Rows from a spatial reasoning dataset
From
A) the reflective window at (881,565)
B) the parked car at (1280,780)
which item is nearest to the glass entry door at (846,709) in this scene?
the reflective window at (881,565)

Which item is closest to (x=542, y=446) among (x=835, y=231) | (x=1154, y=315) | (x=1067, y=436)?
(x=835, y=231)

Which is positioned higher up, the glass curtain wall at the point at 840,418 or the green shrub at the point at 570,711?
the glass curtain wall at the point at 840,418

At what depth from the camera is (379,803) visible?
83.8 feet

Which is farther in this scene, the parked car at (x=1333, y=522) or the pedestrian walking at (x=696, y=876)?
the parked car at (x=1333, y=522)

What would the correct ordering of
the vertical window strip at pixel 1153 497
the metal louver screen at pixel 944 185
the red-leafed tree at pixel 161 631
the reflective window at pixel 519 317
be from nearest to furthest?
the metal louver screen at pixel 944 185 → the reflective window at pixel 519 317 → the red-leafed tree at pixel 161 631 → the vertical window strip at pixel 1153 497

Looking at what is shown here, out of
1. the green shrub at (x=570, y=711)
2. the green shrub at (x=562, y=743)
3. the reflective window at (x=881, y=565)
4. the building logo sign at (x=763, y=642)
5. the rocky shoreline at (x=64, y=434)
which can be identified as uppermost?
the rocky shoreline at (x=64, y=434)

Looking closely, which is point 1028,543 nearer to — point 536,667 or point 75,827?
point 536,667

--

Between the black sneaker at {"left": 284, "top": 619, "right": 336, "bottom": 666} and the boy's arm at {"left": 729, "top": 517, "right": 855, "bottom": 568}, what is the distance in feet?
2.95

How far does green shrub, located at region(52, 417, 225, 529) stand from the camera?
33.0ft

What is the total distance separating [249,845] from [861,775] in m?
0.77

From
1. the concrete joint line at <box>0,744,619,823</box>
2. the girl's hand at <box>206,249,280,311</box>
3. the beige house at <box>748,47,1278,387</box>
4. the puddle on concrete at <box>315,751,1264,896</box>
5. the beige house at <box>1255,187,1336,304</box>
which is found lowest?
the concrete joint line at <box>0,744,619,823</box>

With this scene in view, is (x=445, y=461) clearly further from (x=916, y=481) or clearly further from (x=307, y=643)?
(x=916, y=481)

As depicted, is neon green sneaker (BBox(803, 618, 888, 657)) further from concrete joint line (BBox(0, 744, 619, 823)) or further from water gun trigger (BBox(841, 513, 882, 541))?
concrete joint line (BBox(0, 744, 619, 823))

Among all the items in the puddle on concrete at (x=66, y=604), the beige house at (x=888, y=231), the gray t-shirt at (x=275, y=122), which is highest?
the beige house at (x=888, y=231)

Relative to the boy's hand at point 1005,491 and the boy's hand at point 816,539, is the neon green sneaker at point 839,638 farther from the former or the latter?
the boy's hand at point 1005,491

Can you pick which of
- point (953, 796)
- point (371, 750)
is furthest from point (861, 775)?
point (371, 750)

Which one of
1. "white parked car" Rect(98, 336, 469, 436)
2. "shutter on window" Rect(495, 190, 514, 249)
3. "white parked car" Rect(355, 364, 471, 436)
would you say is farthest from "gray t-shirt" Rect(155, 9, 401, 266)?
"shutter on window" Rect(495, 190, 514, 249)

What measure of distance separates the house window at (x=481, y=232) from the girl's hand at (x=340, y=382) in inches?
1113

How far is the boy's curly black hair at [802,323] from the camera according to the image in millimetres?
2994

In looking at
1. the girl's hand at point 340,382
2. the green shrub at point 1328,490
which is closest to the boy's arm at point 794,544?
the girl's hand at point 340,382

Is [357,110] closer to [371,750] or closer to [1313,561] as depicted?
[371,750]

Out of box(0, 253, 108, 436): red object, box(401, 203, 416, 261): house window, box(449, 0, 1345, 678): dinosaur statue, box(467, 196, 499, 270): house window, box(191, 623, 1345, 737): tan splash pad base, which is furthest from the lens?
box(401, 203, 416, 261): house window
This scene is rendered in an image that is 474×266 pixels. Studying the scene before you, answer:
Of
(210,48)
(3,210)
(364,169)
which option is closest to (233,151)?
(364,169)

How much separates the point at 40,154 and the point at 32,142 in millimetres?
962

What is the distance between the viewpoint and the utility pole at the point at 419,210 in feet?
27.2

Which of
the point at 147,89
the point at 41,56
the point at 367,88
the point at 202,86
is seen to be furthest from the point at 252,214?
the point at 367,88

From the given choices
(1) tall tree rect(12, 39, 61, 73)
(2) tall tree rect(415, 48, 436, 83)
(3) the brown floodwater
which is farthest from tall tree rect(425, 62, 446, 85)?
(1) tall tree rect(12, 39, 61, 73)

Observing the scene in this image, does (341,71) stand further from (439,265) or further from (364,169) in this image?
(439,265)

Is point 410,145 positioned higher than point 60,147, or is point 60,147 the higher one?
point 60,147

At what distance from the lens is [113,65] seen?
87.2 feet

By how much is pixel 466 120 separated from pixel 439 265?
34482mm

---

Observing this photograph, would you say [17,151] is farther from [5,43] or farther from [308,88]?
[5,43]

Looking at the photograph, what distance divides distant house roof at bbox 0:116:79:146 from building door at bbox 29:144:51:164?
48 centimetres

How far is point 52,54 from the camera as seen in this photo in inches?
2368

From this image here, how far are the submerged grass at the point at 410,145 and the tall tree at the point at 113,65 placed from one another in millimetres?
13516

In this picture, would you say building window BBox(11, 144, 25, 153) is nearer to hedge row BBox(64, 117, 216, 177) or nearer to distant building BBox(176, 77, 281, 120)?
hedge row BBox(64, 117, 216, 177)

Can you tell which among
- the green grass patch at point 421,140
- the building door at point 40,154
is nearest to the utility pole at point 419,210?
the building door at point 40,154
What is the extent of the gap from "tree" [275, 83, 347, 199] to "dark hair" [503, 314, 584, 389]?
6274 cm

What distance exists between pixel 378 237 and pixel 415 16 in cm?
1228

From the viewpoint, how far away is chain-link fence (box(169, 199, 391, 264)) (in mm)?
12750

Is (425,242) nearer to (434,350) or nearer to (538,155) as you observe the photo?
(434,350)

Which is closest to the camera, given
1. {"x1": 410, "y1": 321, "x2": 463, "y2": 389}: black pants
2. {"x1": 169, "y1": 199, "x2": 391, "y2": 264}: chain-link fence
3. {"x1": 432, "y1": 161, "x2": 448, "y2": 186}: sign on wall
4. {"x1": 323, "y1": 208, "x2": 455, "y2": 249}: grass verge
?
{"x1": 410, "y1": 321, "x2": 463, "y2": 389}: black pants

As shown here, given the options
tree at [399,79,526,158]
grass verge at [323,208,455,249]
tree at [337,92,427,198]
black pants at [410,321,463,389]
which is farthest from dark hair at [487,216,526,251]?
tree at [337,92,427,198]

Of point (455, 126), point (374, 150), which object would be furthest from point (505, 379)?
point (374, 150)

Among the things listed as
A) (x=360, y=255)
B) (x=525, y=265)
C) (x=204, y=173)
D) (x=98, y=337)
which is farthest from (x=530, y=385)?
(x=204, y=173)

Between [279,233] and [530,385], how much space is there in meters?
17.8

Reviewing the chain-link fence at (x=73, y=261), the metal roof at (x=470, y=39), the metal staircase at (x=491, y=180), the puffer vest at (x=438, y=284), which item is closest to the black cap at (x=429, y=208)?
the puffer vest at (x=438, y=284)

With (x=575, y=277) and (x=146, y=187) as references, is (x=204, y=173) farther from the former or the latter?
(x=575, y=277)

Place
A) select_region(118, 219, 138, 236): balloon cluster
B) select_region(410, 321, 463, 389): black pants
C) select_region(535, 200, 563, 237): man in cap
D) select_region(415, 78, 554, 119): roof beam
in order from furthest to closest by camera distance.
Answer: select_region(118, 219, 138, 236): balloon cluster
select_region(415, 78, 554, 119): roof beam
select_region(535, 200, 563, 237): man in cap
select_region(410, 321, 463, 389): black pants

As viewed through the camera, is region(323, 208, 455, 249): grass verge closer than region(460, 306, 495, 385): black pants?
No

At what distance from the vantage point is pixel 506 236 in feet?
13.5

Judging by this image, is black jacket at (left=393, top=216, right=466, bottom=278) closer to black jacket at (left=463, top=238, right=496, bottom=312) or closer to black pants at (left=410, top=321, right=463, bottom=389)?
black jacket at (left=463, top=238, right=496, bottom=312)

WHAT YOU HAVE TO DO — Please gather every line in the material above that contains the word "vest" and copy each of those lines in full.

ANSWER TO THE EXERCISE —
Reviewing the chain-link fence at (x=73, y=261), the metal roof at (x=470, y=39), the metal staircase at (x=491, y=180), the puffer vest at (x=438, y=284), which item is closest to the black cap at (x=429, y=208)?
the puffer vest at (x=438, y=284)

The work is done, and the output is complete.